BRIEF:
Put every line of the listing below into a numbered list, and leave out the blank lines.

DATASET CONTENT:
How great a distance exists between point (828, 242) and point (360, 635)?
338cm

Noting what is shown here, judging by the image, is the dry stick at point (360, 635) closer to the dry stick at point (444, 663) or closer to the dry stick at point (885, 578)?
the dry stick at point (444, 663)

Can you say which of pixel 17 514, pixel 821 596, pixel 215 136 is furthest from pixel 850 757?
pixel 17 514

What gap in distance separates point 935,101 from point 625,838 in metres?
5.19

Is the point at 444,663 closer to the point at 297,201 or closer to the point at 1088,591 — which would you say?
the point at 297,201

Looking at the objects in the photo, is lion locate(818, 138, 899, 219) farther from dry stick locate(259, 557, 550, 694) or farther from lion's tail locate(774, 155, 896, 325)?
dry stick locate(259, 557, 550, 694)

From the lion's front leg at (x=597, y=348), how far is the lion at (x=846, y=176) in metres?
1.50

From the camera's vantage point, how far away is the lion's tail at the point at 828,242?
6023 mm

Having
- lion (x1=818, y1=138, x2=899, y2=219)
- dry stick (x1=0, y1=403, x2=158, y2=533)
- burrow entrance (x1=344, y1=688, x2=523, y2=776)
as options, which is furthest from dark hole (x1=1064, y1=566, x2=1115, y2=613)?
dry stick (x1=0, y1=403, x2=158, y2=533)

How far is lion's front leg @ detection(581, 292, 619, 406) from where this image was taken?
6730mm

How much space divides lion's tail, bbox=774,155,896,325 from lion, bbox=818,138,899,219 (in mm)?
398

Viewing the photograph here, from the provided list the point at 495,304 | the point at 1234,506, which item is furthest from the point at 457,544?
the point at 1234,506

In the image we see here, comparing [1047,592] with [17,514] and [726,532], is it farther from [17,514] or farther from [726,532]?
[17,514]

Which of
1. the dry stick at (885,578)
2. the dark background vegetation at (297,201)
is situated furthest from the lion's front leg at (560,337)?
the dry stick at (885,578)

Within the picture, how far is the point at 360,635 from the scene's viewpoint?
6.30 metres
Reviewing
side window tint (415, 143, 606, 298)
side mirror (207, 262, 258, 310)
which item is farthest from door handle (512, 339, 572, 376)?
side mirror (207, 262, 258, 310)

PROBLEM SOLUTION:
1. How great a distance exists between point (828, 242) and point (360, 635)?
2. 338cm
3. Noting what is shown here, judging by the image, is the dry stick at point (360, 635) closer to the dry stick at point (444, 663) or closer to the dry stick at point (885, 578)?
4. the dry stick at point (444, 663)
5. Can you say which of pixel 17 514, pixel 821 596, pixel 215 136 is furthest from pixel 850 757?
6. pixel 17 514
7. What gap in distance separates point 935,101 from point 625,838 in metres?
8. 5.19
9. Is the point at 444,663 closer to the point at 297,201 or closer to the point at 1088,591 — which would you say?
10. the point at 297,201
11. Looking at the objects in the photo, is lion locate(818, 138, 899, 219) farther from dry stick locate(259, 557, 550, 694) or farther from lion's tail locate(774, 155, 896, 325)?
12. dry stick locate(259, 557, 550, 694)
13. From the lion's front leg at (x=597, y=348), how far is the lion at (x=846, y=176) in metres?
14. 1.50
15. From the camera's vantage point, how far away is the lion's tail at the point at 828,242?
16. 6023 mm
17. Having
18. - lion (x1=818, y1=138, x2=899, y2=219)
19. - dry stick (x1=0, y1=403, x2=158, y2=533)
20. - burrow entrance (x1=344, y1=688, x2=523, y2=776)
21. as options, which is furthest from dark hole (x1=1064, y1=566, x2=1115, y2=613)?
22. dry stick (x1=0, y1=403, x2=158, y2=533)
23. How far is lion's front leg @ detection(581, 292, 619, 406) from where this image was taken?
24. 6730mm
25. How much space divides lion's tail, bbox=774,155,896,325 from lion, bbox=818,138,899,219 (in mm)?
26. 398
27. Viewing the photograph here, from the provided list the point at 495,304 | the point at 1234,506, which item is furthest from the point at 457,544?
28. the point at 1234,506
29. In the image we see here, comparing [1047,592] with [17,514] and [726,532], is it farther from [17,514] or farther from [726,532]?
30. [17,514]
31. Which of
32. 1. the dry stick at (885,578)
33. 2. the dark background vegetation at (297,201)
34. is situated furthest from the lion's front leg at (560,337)?
35. the dry stick at (885,578)
36. Within the picture, how far is the point at 360,635 from the scene's viewpoint?
37. 6.30 metres
38. Reviewing
39. side window tint (415, 143, 606, 298)
40. side mirror (207, 262, 258, 310)
41. which item is farthest from door handle (512, 339, 572, 376)?
42. side mirror (207, 262, 258, 310)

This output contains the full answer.